Text passage:

■ ■ ■ ■ ■

USF and Fresno State both won ten games last season, the Bulls finished No. 21 in the final AP while the Bulldogs ended the year unranked.
What made the difference? Did USF earn the recognition by playing a tougher set of opponents?
The Bulls played Illinois, San Jose State, and Stony Brook out of conference. They only faced one ranked opponent all season, (13) UCF, who they fell to 49-42. Fresno State, on the other hand, visited (1) Alabama, (6) Washington, and hosted Incarnate Word in non-conference play. Additionally, it played (25) Boise State in back-to-back games, beating the Broncos in the regular-season finale and losing to them the next week in the MWC title game.
It’s yet another case of seemingly equal outcomes, in this case 10-win seasons, not really being the same thing.

■ ■ ■ ■ ■

Actions to take:
(1) Using the passage comparing the USF and Fresno State seasons, answer the following:
(a) Where did USF finish in the final AP poll?
(b) Which ranked opponent did USF face, and what was the final score?
(c) Which team beat Fresno State in the MWC title game?
(2) Continue the passage comparing the USF and Fresno State seasons, starting after its final sentence.

■ ■ ■ ■ ■

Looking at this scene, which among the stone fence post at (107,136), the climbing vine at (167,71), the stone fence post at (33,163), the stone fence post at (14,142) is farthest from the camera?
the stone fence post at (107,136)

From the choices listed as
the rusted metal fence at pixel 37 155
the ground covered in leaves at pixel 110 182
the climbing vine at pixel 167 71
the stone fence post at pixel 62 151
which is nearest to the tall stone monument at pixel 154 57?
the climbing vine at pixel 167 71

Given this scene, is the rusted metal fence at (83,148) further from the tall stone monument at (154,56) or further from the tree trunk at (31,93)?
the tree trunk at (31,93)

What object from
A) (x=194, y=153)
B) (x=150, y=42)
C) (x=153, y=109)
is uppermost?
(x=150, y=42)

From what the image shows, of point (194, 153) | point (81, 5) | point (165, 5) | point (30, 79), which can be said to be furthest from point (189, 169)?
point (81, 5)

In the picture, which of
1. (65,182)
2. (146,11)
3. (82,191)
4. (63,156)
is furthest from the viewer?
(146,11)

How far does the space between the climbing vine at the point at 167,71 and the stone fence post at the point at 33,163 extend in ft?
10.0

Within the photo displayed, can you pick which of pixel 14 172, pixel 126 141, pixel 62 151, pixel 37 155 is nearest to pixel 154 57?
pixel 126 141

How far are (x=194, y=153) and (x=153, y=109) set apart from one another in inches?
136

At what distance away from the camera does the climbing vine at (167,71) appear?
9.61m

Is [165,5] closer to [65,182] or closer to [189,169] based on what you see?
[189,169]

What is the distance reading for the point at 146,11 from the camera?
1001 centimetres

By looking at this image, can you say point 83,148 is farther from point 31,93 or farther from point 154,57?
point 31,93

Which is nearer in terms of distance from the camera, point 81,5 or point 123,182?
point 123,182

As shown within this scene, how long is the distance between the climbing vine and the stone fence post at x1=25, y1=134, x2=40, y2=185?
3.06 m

■ ■ ■ ■ ■

Task-by-task answers:
(1)
(a) No. 21
(b) (13) UCF, which beat USF 49-42
(c) (25) Boise State

(2)
The following teams will, like Fresno State did in 2017, have a considerably more difficult path to whatever they manage to achieve in 2018. Though this caveat won’t be noted in the final standings, each deserves extra credit.
Non-conference opponents: at Nebraska (Sept. 1), Morgan State (Sept. 8), at Northwestern (Sept. 15), and at Iowa State (Sept. 22)
Last win vs. a Power opponent: 2014 at Pitt (21-10)
Akron is one of only four non-Power members to play three Power schools on the road in 2018. The Zips are 1-29 all-time vs. the Big Ten, the only-ever win coming 124-years ago, in 1894, at Ohio State. They are 0-3 vs. the current Big 12.
Though Akron also played two Power opponents last season, they haven’t played three current Power members since 2010 when they hosted Syracuse and traveled to Kentucky and Indiana.
Non-conference opponents: at Oregon (Sept. 1), Maryland (Sept. 8), Eastern Kentucky (Sept. 15), at Georgia Tech (Sept. 29)
Last win vs. a Power opponent: 2015 at Purdue (35-28)
The Falcons haven’t scheduled three Power foes since 2015 when they lost to (25) Tennessee in the season opener and then upset both Maryland and Purdue on the road. They finished the season 10-4 and won the MAC championship.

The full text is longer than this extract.